Image and question items:
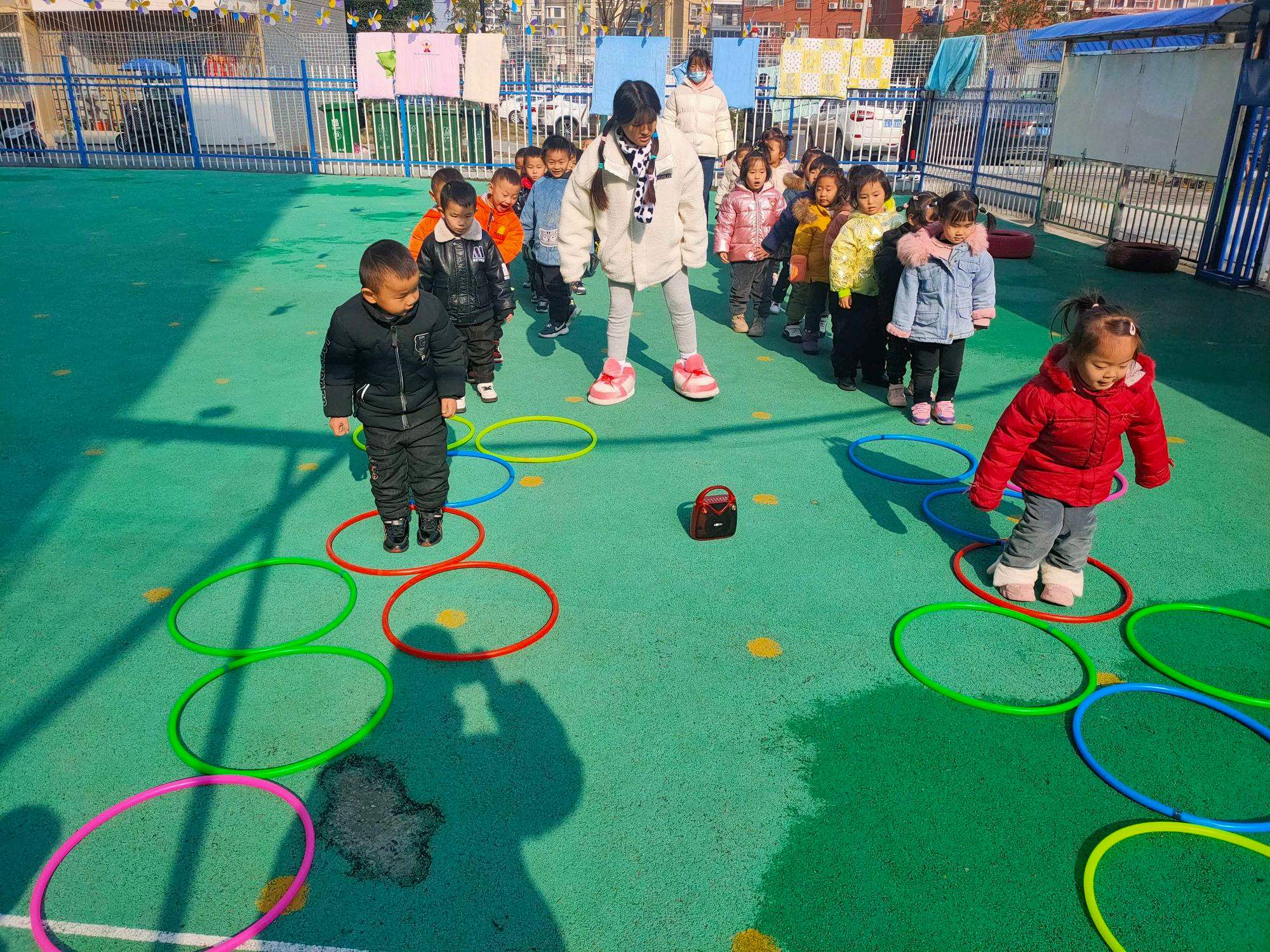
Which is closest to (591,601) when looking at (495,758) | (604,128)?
(495,758)

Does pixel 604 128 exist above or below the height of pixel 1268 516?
above

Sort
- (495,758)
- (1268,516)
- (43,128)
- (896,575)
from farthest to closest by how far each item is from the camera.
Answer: (43,128)
(1268,516)
(896,575)
(495,758)

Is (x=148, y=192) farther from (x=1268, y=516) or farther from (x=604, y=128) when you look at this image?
→ (x=1268, y=516)

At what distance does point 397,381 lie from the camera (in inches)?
164

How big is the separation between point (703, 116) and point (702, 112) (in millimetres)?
40

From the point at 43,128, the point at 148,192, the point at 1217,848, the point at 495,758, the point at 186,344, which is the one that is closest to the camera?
the point at 1217,848

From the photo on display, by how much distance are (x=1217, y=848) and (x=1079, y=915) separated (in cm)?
63

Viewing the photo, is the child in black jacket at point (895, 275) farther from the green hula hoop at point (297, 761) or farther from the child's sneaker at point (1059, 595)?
the green hula hoop at point (297, 761)

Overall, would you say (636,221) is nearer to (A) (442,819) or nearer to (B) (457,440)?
(B) (457,440)

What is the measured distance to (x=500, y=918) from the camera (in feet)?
8.27

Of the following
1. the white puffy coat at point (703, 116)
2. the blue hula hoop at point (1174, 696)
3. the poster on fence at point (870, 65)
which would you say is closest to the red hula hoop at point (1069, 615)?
the blue hula hoop at point (1174, 696)

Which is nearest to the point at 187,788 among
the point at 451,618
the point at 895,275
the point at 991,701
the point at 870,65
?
the point at 451,618

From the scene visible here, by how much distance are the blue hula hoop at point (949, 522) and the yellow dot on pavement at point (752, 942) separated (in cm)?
278

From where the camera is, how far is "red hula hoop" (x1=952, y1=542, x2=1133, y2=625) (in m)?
4.00
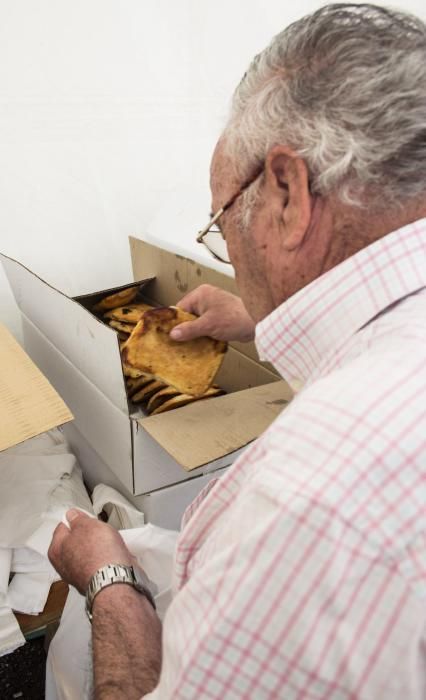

**AIM**:
Copy every item above verbatim, omitting the pictures.

**IN RESPONSE**:
Which is closest to (591,601) when looking at (495,758) | (604,128)?
(495,758)

Does pixel 604 128 exist above or below the height of pixel 1268 516?
above

Sort
- (495,758)
- (1268,516)
- (43,128)
- (896,575)
from farthest to closest by how far each item is from the camera.
Answer: (43,128)
(1268,516)
(896,575)
(495,758)

Is (x=148, y=192) farther from (x=1268, y=516) or farther from (x=604, y=128) when you look at this image?
→ (x=1268, y=516)

At what distance does point 397,381 lie from the camera (in inches)?
164

How big is the separation between point (703, 116) and point (702, 112) (in millimetres)?
40

From the point at 43,128, the point at 148,192, the point at 1217,848, the point at 495,758, the point at 186,344, which is the one that is closest to the camera?
the point at 1217,848

From the photo on display, by how much distance are (x=1217, y=848) and (x=1079, y=915) separated (in cm)?
63

Viewing the photo, is the child in black jacket at point (895, 275) farther from the green hula hoop at point (297, 761) or farther from the child's sneaker at point (1059, 595)?
the green hula hoop at point (297, 761)

Overall, would you say (636,221) is nearer to (A) (442,819) or nearer to (B) (457,440)?
(B) (457,440)

What is the measured distance to (x=500, y=918) from the camera (in feet)?
8.27

Of the following
1. the white puffy coat at point (703, 116)
2. the blue hula hoop at point (1174, 696)
3. the poster on fence at point (870, 65)
which would you say is closest to the red hula hoop at point (1069, 615)?
the blue hula hoop at point (1174, 696)

Which is nearest to the point at 187,788 among
the point at 451,618
the point at 895,275
the point at 991,701
the point at 870,65
?
the point at 451,618

From the scene visible here, by how much distance are the blue hula hoop at point (949, 522) and the yellow dot on pavement at point (752, 942) separated (in cm)?
278

From where the camera is, how far is "red hula hoop" (x1=952, y1=542, x2=1133, y2=625) (in m)?
4.00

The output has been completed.